Limitations & Future Work

  • Realizability Assumption: The framework assumes the correct program is contained in the candidate set; if LLM sampling fails to include the correct program, the framework breaks down. More samples or ensemble models can mitigate this but increase cost.
  • LLM Pseudo-label Errors: If the LLM selects the wrong output, the correct hypothesis is erroneously eliminated, potentially causing cascading errors that may be unrecoverable.
  • Python-Only Evaluation: Effectiveness under domain-specific languages (DSLs) or other programming paradigms has not been validated; DSLs may exhibit different hypothesis space structures.
  • Scalability of the Hypothesis Class: When the number of candidate programs is extremely large, constructing and eliminating hypotheses in \(\mathcal{H}\) may become a bottleneck.
  • Requires Pre-visible Test Inputs: In purely inductive settings (e.g., API design, library development) where no predefined test inputs exist, the framework does not directly apply.
  • Future Directions: (1) Introduce soft elimination (probabilistic elimination based on LLM confidence) to reduce cascading errors; (2) combine with execution feedback — execute additional test cases to further verify remaining hypotheses; (3) automatically generate additional test inputs to further discriminate among hypotheses; (4) explore integration with self-repair methods such as Reflexion.

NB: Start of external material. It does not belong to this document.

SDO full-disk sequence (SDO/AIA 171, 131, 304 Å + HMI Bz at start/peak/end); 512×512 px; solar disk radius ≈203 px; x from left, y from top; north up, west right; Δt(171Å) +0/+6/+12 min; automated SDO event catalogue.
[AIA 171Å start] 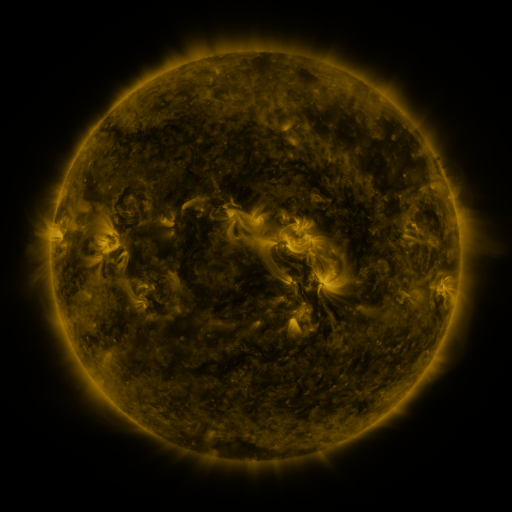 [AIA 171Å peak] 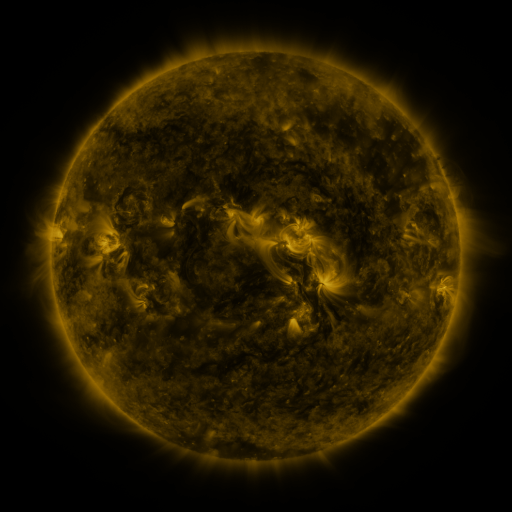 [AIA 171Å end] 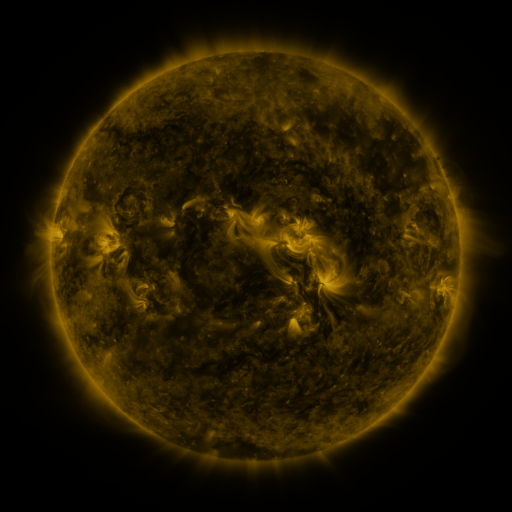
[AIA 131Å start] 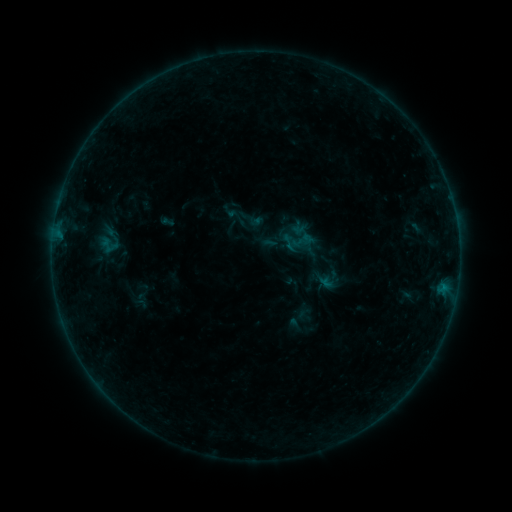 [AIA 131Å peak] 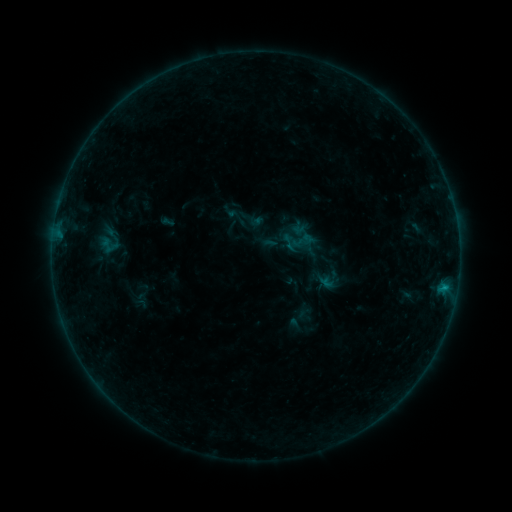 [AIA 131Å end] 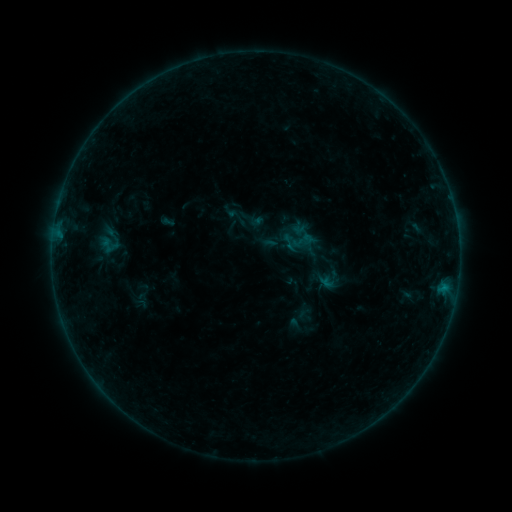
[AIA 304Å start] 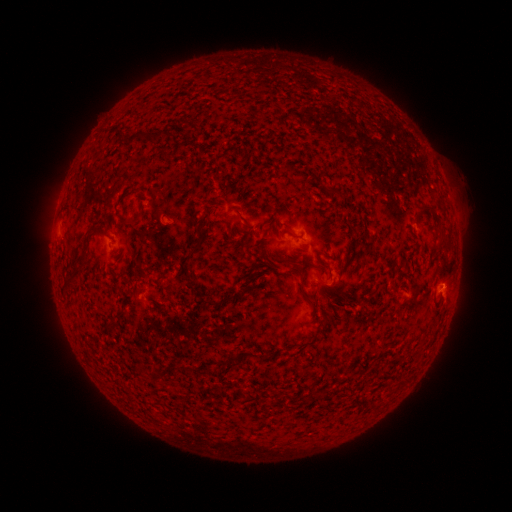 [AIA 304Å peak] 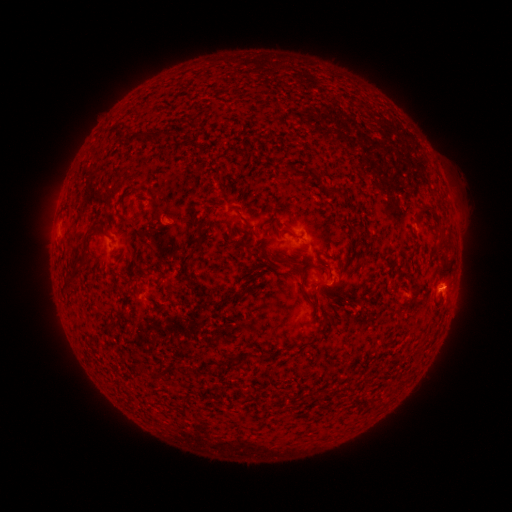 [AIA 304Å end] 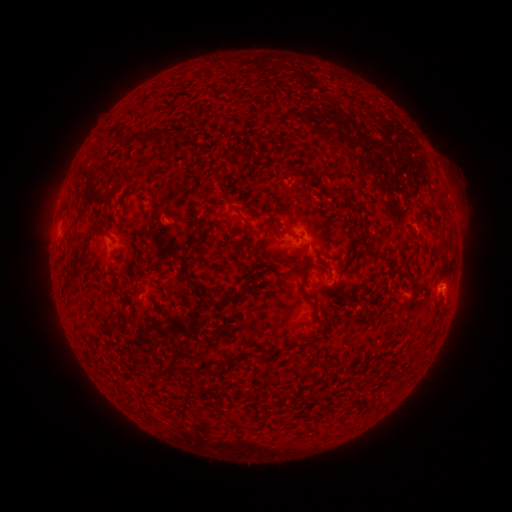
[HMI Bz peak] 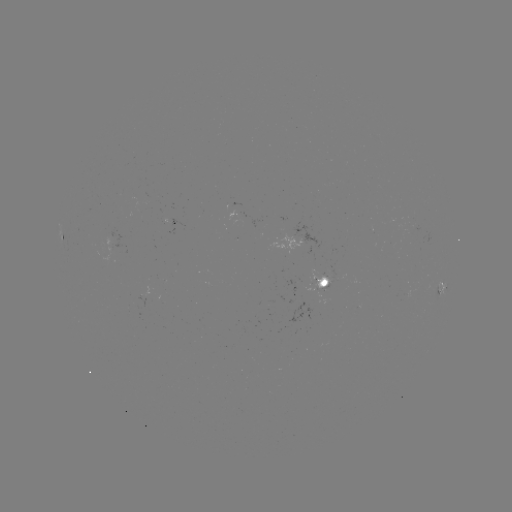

  • vs. Standard LLM Program Synthesis (Codex/CodeLlama): Standard approaches filter generated programs using training examples; SYNTRA adds a second filtering stage using test inputs.

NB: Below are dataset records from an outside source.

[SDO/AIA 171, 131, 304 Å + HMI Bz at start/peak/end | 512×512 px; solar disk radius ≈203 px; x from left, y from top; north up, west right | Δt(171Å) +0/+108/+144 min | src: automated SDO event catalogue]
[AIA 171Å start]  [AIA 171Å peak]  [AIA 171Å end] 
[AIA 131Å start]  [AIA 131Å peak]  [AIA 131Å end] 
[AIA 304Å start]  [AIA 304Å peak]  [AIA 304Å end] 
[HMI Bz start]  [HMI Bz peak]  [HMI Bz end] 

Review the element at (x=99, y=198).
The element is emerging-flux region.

  • vs. AlphaCode/CodeT: These works sample large numbers of programs and select the best via clustering or voting; SYNTRA replaces voting with structured hypothesis elimination.
  • vs. Direct LLM Reasoning on 1D-ARC: Pure LLM reasoning cannot guarantee output consistency; synthesizing and executing programs ensures consistency across all test inputs.
  • Broader Implications: The transduction + hypothesis elimination framework generalizes to other LLM multiple-choice settings, such as tool selection and plan disambiguation.

Rating

  • Novelty: ⭐⭐⭐⭐⭐ The problem formulation of transductive program synthesis is novel, with an elegant framework and clear theoretical motivation.
  • Experimental Thoroughness: ⭐⭐⭐⭐ Four benchmarks spanning string transformation, code generation, visual reasoning, and world modeling, with complete query efficiency analysis.
  • Writing Quality: ⭐⭐⭐⭐⭐ Rigorous problem formulation, clear algorithmic description, and precise invocation of Vapnik's transductive principle.
  • Value: ⭐⭐⭐⭐⭐ Opens a new paradigm for program synthesis; the +196% improvement is remarkable.